Paul notes below the irrepressible reflexes of the Washington Post’s arts and entertainment coverage that often appears in their misnamed Style section (misnamed because its relentless politicization shows it has little style and no class). But apparently the problem extends to the Sports section as well.
I don’t often take in the Post’s sports section any more, but this morning happened to find me in Washington, DC, where I made the dreadful mistake of reading sports page columnist Sally Jenkins on last night’s Super Bowl. I was hoping for some analysis of why Cam Newton didn’t run the ball more, or some reporting on how Denver’s defensive scheme prevented that. Instead, we get this:
Somehow, the ugliness of the game matched the overall gritty atmosphere of this Super Bowl. The NFL brought a spectacle of excess to a city struggling with rampant homelessness and facing a $100 million budget shortfall. A 2015 city government survey found there were 6,686 homeless, and many of them slept or panhandled on the streets around Super Bowl City, the blocks-long exhibition party.
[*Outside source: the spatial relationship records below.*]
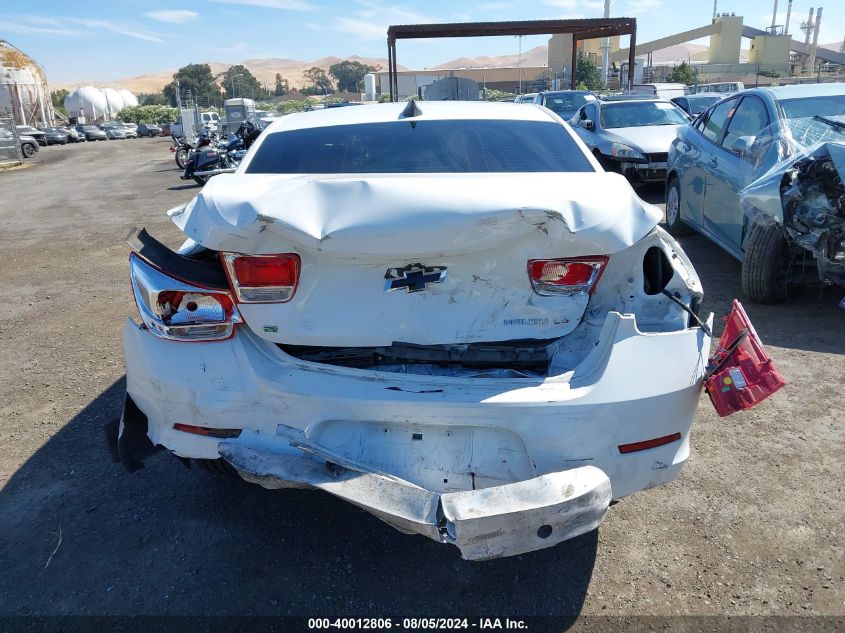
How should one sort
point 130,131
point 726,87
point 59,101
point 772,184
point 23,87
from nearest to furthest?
1. point 772,184
2. point 726,87
3. point 130,131
4. point 23,87
5. point 59,101

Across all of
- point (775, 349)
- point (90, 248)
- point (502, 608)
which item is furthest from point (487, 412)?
point (90, 248)

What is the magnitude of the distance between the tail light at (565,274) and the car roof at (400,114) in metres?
1.37

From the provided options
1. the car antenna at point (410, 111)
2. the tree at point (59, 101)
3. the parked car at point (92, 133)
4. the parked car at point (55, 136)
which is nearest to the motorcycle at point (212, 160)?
the car antenna at point (410, 111)

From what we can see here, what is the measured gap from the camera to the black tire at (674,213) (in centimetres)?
702

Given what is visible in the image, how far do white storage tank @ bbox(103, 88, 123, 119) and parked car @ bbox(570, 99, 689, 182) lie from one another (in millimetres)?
84262

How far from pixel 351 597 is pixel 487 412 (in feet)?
2.89

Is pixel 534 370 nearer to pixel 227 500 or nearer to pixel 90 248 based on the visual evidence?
pixel 227 500

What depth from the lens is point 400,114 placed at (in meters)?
3.36

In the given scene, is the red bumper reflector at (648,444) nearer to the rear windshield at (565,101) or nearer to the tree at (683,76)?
the rear windshield at (565,101)

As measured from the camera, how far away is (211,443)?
2.23 meters

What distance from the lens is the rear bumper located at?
6.40 feet

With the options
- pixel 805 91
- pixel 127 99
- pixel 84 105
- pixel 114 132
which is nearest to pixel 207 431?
pixel 805 91

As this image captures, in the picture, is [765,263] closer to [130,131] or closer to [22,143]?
[22,143]

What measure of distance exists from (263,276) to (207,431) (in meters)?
0.58
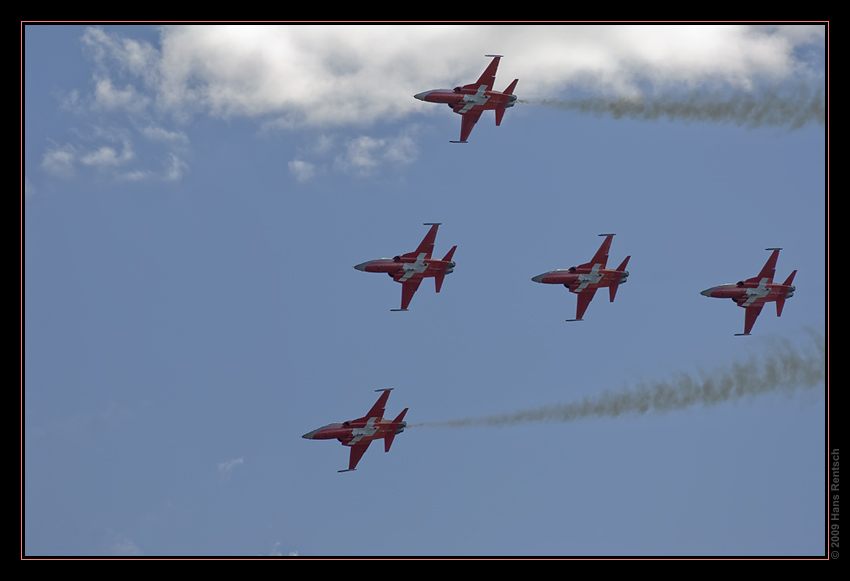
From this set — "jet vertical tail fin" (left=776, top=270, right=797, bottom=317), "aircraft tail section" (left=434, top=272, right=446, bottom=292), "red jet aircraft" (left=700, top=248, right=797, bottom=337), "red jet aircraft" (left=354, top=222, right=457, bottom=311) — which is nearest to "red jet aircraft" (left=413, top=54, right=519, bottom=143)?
"red jet aircraft" (left=354, top=222, right=457, bottom=311)

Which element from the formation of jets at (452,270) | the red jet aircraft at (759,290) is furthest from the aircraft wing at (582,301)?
the red jet aircraft at (759,290)

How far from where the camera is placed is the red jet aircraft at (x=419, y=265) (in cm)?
10825

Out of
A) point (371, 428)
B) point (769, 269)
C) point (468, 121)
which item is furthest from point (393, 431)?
point (769, 269)

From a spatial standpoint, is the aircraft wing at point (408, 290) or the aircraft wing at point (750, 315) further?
the aircraft wing at point (408, 290)

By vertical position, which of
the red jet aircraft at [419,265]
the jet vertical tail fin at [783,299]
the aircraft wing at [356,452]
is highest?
the red jet aircraft at [419,265]

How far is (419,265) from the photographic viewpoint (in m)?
109

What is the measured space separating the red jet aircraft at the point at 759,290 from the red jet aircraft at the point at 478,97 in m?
21.9

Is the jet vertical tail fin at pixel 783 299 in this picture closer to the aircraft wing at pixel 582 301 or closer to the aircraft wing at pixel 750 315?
the aircraft wing at pixel 750 315

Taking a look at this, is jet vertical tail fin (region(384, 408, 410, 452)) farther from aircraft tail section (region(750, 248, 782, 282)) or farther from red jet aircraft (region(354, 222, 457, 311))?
aircraft tail section (region(750, 248, 782, 282))
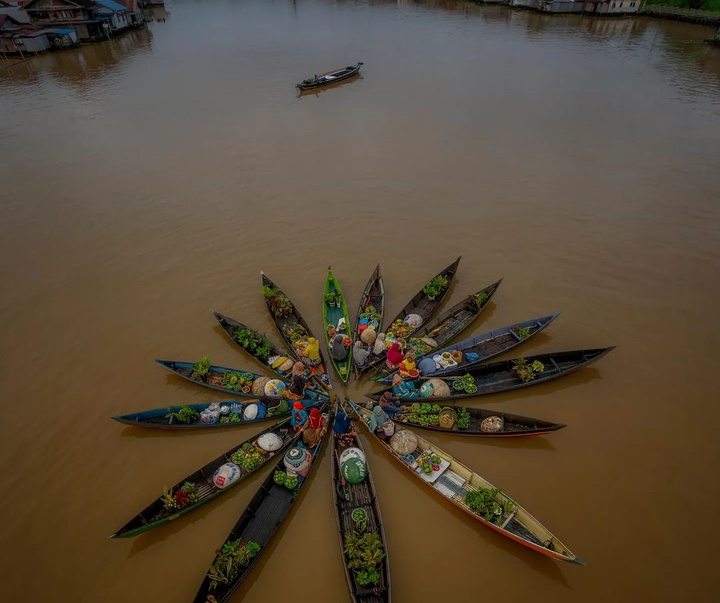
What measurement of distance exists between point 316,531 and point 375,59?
44.7m

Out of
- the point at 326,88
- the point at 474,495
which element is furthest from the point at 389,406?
the point at 326,88

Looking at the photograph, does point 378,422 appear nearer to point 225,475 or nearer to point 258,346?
point 225,475

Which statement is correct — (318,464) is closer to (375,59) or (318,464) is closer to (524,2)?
(375,59)

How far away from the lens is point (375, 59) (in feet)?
136

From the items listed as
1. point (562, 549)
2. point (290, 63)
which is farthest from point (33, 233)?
point (290, 63)

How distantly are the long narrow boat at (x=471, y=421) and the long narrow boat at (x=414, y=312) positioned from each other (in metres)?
1.76

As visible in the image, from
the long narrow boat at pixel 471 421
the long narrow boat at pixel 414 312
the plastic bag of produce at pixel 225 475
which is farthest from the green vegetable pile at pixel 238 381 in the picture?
the long narrow boat at pixel 471 421

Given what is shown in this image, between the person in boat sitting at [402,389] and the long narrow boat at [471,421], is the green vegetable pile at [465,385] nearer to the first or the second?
the long narrow boat at [471,421]

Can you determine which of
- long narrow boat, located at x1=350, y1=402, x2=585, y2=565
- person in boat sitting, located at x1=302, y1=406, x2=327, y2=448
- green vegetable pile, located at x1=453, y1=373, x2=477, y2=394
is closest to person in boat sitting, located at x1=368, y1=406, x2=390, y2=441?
long narrow boat, located at x1=350, y1=402, x2=585, y2=565

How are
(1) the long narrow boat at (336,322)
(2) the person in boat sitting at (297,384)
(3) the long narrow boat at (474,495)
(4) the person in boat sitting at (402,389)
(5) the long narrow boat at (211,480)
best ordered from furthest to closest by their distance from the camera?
1. (1) the long narrow boat at (336,322)
2. (4) the person in boat sitting at (402,389)
3. (2) the person in boat sitting at (297,384)
4. (5) the long narrow boat at (211,480)
5. (3) the long narrow boat at (474,495)

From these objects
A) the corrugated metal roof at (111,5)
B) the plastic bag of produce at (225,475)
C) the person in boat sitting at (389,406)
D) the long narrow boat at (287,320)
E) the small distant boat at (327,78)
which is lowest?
the plastic bag of produce at (225,475)

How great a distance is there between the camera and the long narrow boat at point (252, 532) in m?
7.68

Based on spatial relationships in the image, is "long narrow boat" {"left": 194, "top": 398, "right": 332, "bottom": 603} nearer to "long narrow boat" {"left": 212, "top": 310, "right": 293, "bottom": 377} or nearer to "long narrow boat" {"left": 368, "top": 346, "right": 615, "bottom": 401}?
"long narrow boat" {"left": 212, "top": 310, "right": 293, "bottom": 377}

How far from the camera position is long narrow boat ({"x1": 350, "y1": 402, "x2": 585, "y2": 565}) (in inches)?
319
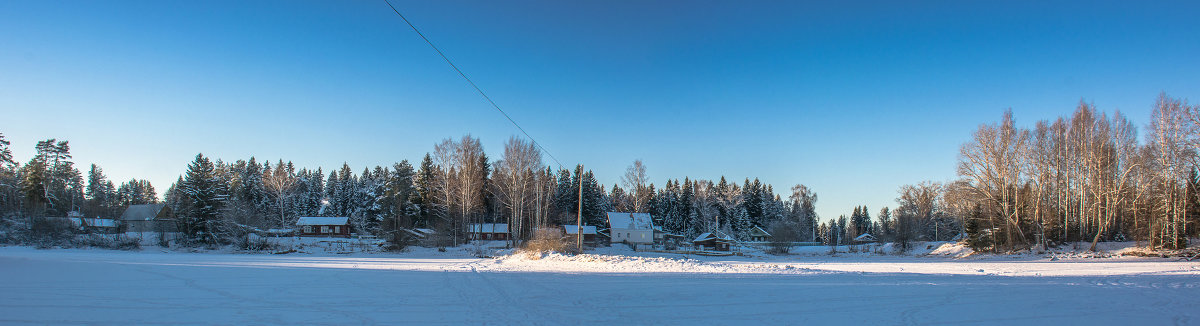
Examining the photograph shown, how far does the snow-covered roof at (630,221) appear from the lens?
57.0 m

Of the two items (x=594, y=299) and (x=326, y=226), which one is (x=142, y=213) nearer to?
(x=326, y=226)

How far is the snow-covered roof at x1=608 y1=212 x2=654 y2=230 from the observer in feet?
187

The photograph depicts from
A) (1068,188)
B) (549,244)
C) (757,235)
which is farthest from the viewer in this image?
(757,235)

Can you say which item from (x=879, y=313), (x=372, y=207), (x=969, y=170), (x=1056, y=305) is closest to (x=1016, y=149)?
(x=969, y=170)

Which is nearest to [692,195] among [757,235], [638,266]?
[757,235]

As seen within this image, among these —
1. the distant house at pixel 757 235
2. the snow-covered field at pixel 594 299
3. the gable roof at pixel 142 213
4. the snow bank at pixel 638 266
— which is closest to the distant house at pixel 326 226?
the gable roof at pixel 142 213

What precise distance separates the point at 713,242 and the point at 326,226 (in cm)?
4398

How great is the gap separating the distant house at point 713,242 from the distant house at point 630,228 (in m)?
5.19

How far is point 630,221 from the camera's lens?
5781cm

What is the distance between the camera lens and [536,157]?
45.9 m

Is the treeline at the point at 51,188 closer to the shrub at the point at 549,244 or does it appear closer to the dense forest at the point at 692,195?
the dense forest at the point at 692,195

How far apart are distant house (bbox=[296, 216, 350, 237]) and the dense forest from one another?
3228 mm

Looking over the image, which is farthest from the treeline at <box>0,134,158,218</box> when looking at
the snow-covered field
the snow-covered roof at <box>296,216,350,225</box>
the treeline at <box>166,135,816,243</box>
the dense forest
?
the snow-covered field

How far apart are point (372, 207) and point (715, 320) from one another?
172 feet
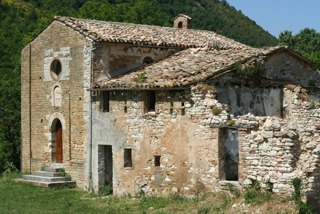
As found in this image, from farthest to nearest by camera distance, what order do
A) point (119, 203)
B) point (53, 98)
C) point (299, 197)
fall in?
1. point (53, 98)
2. point (119, 203)
3. point (299, 197)

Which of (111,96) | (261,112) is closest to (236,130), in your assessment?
(261,112)

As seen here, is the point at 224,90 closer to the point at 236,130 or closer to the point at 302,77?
the point at 236,130

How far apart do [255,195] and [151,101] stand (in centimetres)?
545

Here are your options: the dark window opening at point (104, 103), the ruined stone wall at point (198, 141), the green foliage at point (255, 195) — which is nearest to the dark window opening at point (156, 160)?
the ruined stone wall at point (198, 141)

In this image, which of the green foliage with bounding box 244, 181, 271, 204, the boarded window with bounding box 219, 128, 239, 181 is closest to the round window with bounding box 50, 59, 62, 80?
the boarded window with bounding box 219, 128, 239, 181

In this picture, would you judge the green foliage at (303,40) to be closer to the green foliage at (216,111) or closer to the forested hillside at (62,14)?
the forested hillside at (62,14)

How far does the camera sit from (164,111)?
1745 cm

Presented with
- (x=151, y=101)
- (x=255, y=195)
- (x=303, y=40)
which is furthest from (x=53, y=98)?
(x=303, y=40)

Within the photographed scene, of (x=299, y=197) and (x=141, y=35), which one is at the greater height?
(x=141, y=35)

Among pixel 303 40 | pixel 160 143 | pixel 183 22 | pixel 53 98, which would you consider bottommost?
pixel 160 143

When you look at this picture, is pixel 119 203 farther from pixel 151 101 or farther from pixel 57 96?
pixel 57 96

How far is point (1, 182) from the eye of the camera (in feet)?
73.8

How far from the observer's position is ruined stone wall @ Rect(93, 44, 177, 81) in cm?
2014

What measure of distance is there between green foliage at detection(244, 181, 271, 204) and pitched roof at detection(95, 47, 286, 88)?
144 inches
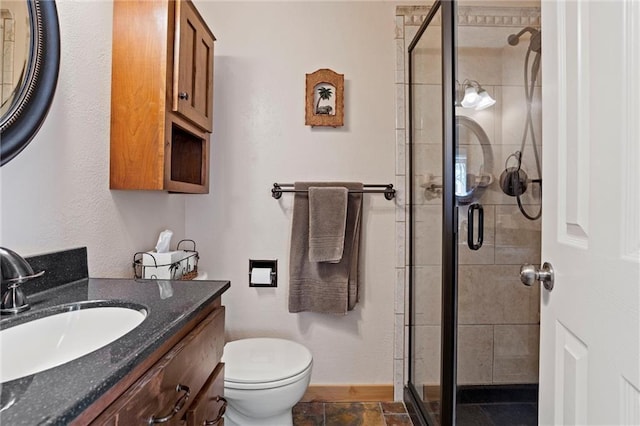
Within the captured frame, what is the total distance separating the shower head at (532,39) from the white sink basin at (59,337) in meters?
1.44

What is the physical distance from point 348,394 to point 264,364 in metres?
0.74

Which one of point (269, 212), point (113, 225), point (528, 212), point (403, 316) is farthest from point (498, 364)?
point (113, 225)

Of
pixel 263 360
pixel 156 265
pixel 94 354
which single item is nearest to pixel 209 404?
pixel 94 354

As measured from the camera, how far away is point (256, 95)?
6.34 feet

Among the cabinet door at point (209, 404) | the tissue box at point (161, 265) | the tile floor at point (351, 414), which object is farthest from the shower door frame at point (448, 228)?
the tissue box at point (161, 265)

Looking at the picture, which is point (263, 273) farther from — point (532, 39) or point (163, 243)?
point (532, 39)

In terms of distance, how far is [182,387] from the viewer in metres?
0.74

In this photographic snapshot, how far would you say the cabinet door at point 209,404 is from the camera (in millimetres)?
806

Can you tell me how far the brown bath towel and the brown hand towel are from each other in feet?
0.20

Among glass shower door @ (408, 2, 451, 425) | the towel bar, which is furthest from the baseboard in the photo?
the towel bar

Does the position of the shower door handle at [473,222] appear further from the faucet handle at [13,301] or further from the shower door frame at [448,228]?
the faucet handle at [13,301]

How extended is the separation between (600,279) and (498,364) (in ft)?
3.48

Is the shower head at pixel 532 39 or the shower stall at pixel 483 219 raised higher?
the shower head at pixel 532 39

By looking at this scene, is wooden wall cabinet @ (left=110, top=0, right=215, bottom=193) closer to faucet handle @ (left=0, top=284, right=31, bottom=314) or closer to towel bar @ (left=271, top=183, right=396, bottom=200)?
faucet handle @ (left=0, top=284, right=31, bottom=314)
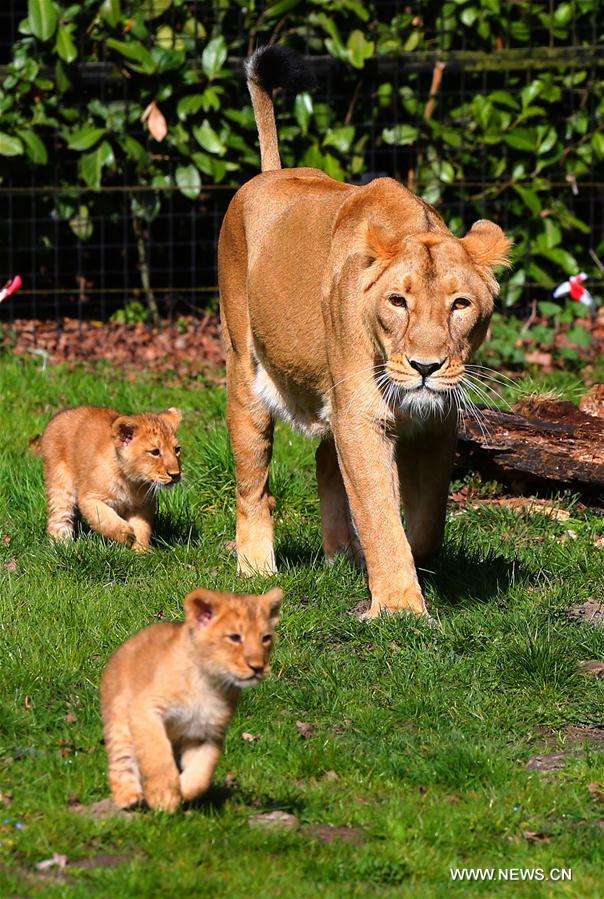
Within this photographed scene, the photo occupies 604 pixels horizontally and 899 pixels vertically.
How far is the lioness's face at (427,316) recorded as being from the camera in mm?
5492

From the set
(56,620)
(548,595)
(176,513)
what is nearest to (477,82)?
(176,513)

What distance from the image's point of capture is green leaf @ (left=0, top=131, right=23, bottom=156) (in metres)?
11.1

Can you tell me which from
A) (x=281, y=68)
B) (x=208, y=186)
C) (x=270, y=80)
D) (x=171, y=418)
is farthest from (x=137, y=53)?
(x=171, y=418)

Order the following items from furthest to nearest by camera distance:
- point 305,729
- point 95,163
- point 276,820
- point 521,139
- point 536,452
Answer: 1. point 521,139
2. point 95,163
3. point 536,452
4. point 305,729
5. point 276,820

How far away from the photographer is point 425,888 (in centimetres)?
381

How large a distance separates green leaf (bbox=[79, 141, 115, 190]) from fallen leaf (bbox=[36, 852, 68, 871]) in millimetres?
7979

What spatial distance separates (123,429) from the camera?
696 cm

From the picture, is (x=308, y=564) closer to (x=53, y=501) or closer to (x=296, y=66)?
(x=53, y=501)

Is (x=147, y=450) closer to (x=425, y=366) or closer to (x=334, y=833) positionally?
(x=425, y=366)

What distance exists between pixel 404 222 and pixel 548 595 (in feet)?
5.46

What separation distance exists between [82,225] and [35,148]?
78 cm

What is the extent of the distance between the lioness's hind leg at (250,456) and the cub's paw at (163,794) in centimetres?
293

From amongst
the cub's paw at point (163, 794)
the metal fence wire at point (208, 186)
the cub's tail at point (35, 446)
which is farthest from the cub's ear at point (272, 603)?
the metal fence wire at point (208, 186)

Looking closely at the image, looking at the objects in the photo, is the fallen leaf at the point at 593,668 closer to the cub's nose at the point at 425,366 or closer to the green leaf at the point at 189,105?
the cub's nose at the point at 425,366
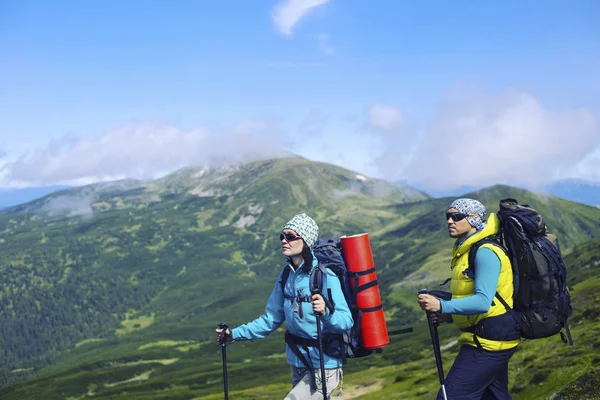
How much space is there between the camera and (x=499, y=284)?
9.69 m

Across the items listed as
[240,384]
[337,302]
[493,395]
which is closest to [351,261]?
[337,302]

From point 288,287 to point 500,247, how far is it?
4.31 metres

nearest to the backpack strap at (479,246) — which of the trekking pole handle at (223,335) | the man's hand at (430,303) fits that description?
the man's hand at (430,303)

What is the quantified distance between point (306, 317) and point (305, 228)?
1803 mm

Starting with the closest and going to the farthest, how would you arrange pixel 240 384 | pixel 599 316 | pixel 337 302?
pixel 337 302
pixel 599 316
pixel 240 384

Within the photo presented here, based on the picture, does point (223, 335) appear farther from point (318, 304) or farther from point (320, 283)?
point (318, 304)

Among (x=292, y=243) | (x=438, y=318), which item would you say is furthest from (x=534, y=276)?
(x=292, y=243)

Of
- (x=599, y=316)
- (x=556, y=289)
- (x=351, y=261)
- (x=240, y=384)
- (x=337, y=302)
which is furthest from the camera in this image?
(x=240, y=384)

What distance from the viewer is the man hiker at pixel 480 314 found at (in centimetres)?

Levi’s Stadium was a structure with the architectural charm of a half-built bridge, and bad turf that yielded divots even in pregame warmups. It sat in an expanse of Santa Clara surrounded by Silicon Valley corporate buildings a good hour from the city, with the Golden Gate Bridge nowhere in sight.
C.S. Lewis used to suggest that people only read the sports pages because at least half the news there was true. Now you can’t even read the sports pages without the relentless snobbery of modern liberalism showing up. They just can’t help themselves. And yet newspapers continue to wring their hands about losing readers, and blame the internet.
P.S. Yes, I didn’t miss the irony of Jenkins failing to note that this “gritty” atmosphere exists in a city and region dominated by liberals. Heh.
PAUL adds: Steve is right about the sportswriters and about sports commentators in general. The opportunities for them to manifest their leftism are fewer than for those who write in “Style” type sections. But many nonetheless express it, often with more vigor and less nuance than the journalists they ape.